Observation data (Epoch J2000)
- Constellation: Ursa Minor
- Right ascension: 17^{h} 03^{m} 43.5^{s}
- Declination: +78° 43′ 03″
- Richness class: 1
- Velocity dispersion: 3.105 km/s
- Redshift: 0.058100 (17 418 km/s)
- Distance: 237.250 ± 13.066 MPC

Other designations
- Abell 2256; ABELL 2256; UGCl 411; ZwCl 1653.9+7856; SCL 168 NED02

= Abell 2256 =

Galaxy cluster in the constellation Ursa Minor

Abell 2256 is a rich, X-ray Luminous nearby galaxy cluster in the Abell catalogue that exhibits a population of ~ 100 – 200 kpc long steep spectrum synchrotron filaments surrounding the cluster center with significant evidence of merger activity deduced by the presence of two separate X-ray peaks in the X-ray surface brightness distribution.
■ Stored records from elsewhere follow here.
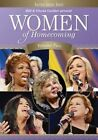 Women of Homecoming Vol Two 0617884632090 With Bill Gaither DVD Region 1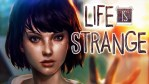 Life is Strange APK MOD Episodes Unlocked 1.00.310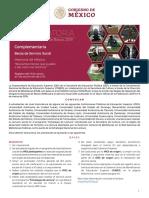 Convocatoria Servicio Social Memoria Mexico Complementaria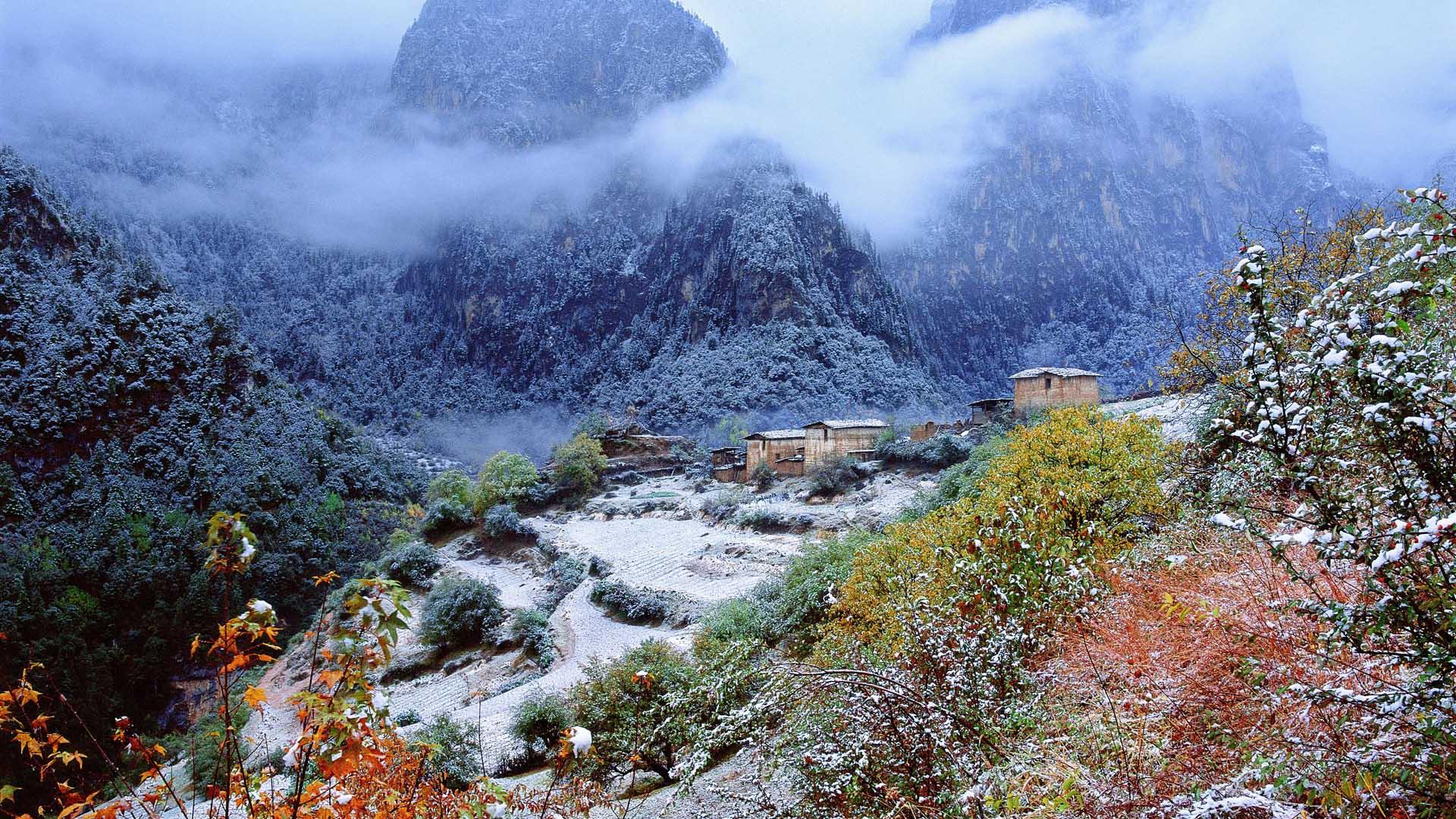 三江并流世界自然遗产:香格里拉大峡谷•巴拉格宗
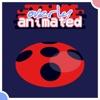 Overly Animated Miraculous Ladybug Podcasts artwork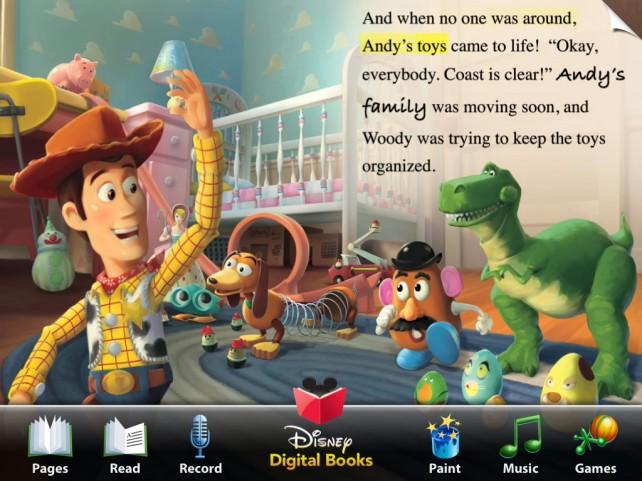 Disney Book Apps Hit One Million Downloads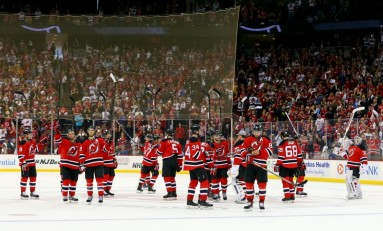 A Look Back at the Most Memorable New Jersey Devils Home Openers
One feature is a radio 'relic'. The other striking feature in the cluster is a long tail whose morphology suggests it is either a one-sided jet or a twin-tail structure. The bending of the tails takes place very near the galaxy core where one might expect little impact from the galaxy's motion through the intergalactic medium, unless the parent galaxy has undergone extreme stripping.

Abell 2256 is located in the Supercluster 168 or SCL 168 that consists of 5 members, which are Abell 2248, Abell 2271, Abell 2296, Abell 2309. The brightest member of Abell 2256 (UGC 10726) is an elliptical galaxy, has a diameter (kpc) of 87.99.